今、松井節子は邸宅を離れ、甥の高藤輝が所有する近くの高層マンションに、一時住まいを移している。
部屋が5LDKあるので、コリンを泊めてくれると言う。
持ち主の高藤輝の許可も貰っていると聞いたので、初来日のコリンにとって大いに助かった。
マンションへ行くついでに、この界隈を案内すると言って、松井節子はコリンを連れて繁華街を歩いた。
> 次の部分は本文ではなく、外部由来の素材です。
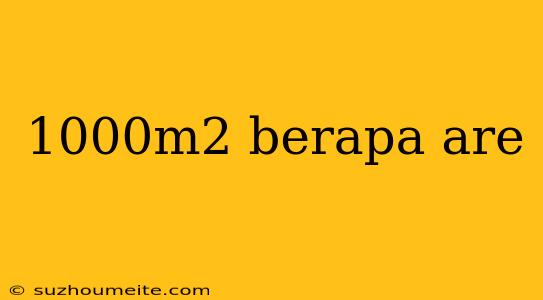 1000m2 Berapa Are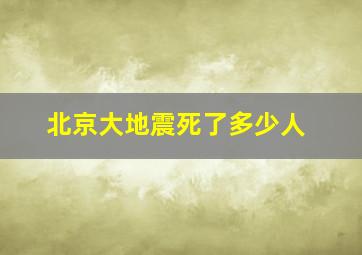 北京大地震死了多少人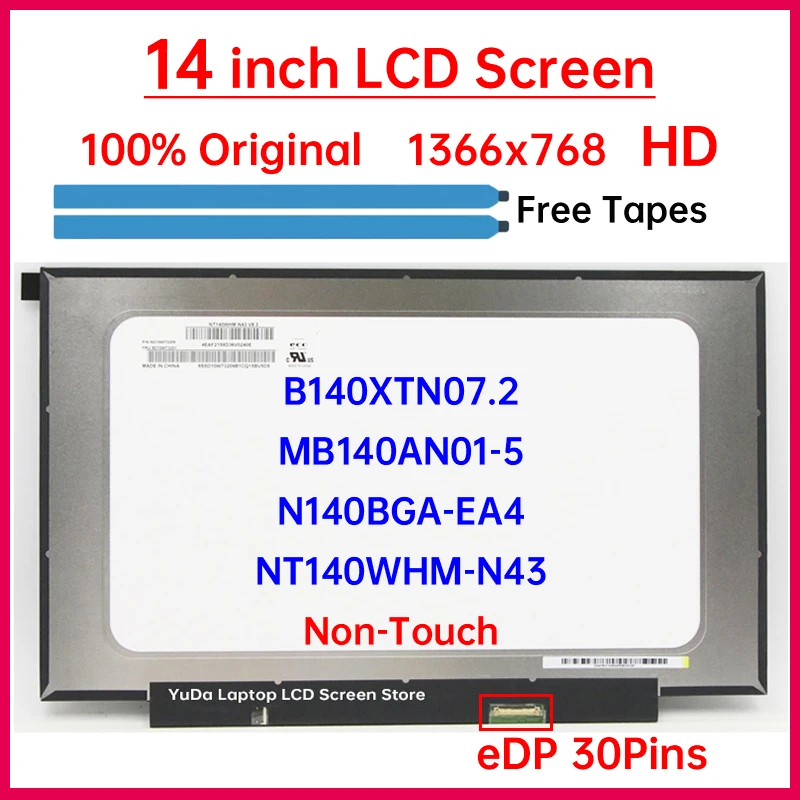 

14" LCD Screen B140XTN07.2 N140BGA-EA4 NT140WHM-N43 MB140AN01-5 Display Matrix Panel Replacement 1366x768 eDP 30 Pins Non-Touch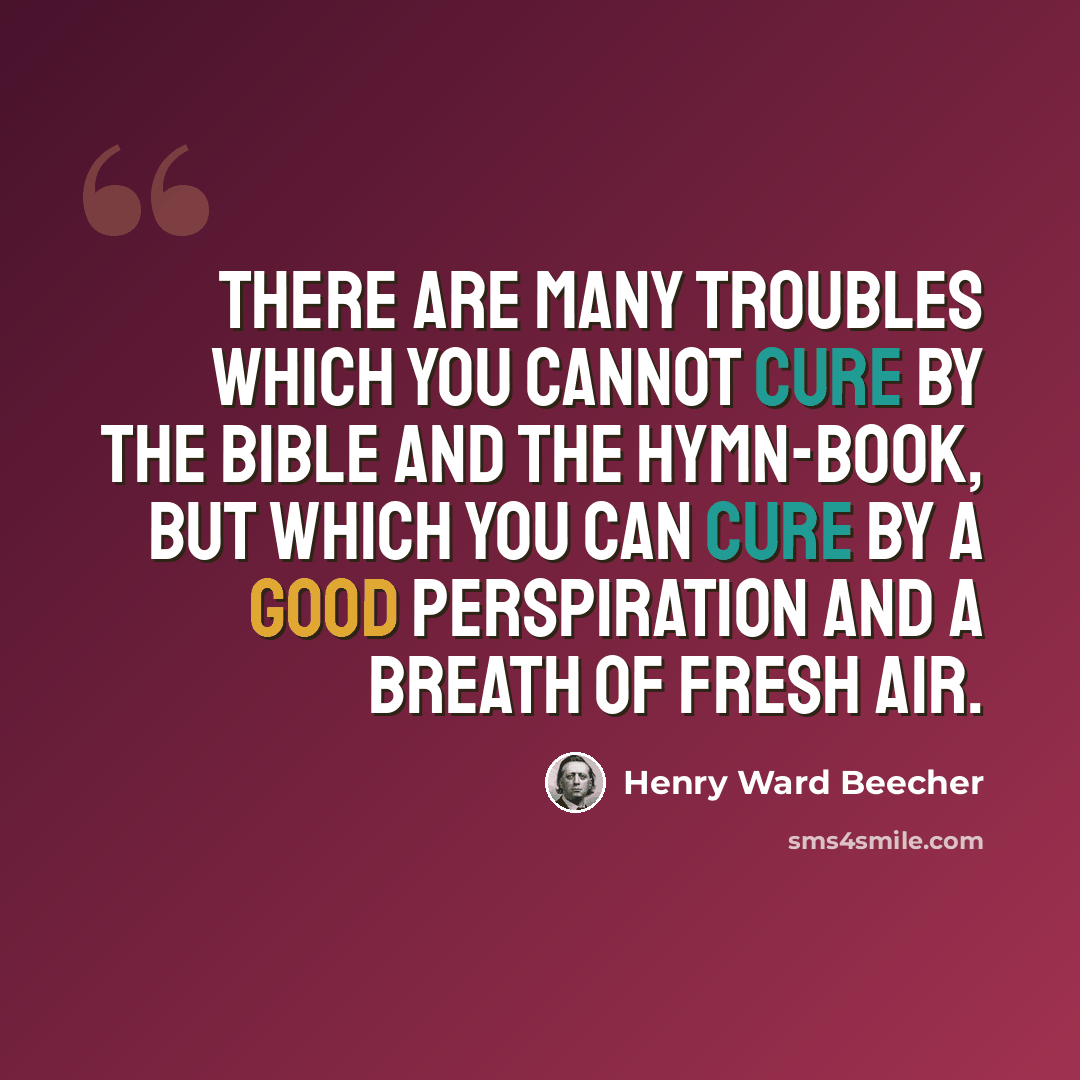 “There are many troubles which you cannot cure by the Bible and the hymn-book, but which you can cure by a good perspiration and a breath of fresh air.” quote by Henry Ward Beecher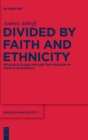 Image for Divided by Faith and Ethnicity : Religious Pluralism and the Problem of Race in Guatemala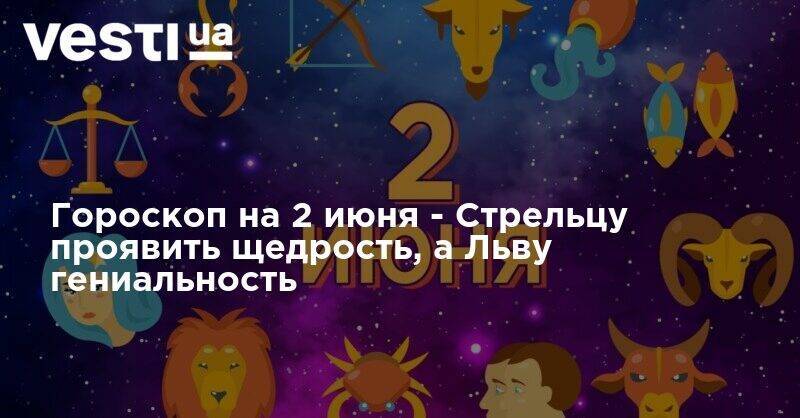 Гороскоп на 2 июня - Стрельцу проявить щедрость, а Льву гениальность - vesti.ua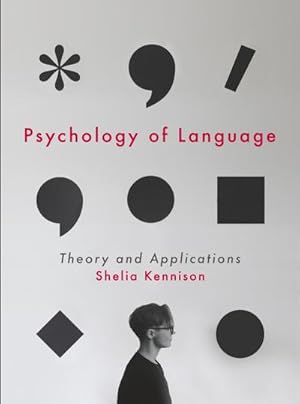 Imagen del vendedor de Psychology of Language : Theory and Applications a la venta por AHA-BUCH GmbH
高級住宅街から歩いて直ぐの所に、人が溢れて、華やかなネオンがある風景に、コリンはとても興味を持った。
彼女が住む高層マンションは、駅の反対側にあった。
駅へ向かうと、人だかりが出来ていた。
駅前の広場に1台の選挙カーが止まり、お立ち台で何人かの政治家が演説をしていた。
彼らは、先の選挙で野党に転落した保守系の政党に属していた。
「あら、有名な議員さん達がいるわ。」
人ごみを掻き分けならがら、松井節子はコリンに彼らの説明をした。
コリンは、疲れ切った風貌の年配議員達には余り興味がなかったが、1人だけ活力のある若手議員に関心を持った。
若手議員の演説は、力強いが、簡素な言葉遣いで、人々を惹き付けていた。
難しい日本語は分からないコリンだったが、周囲の熱気を感じ取っていた。
「今、マイクを持っている、あの若い人は?」
「若いって言っても、50近いのよ。彼は嶋村涼一という政治家。党の副幹事長をしている実力者よ。ハンサムだから、結構メディアに出ているわ。」
一瞬だけ、コリンと嶋村涼一議員の目が合った。
目力がある人だと、コリンは思った。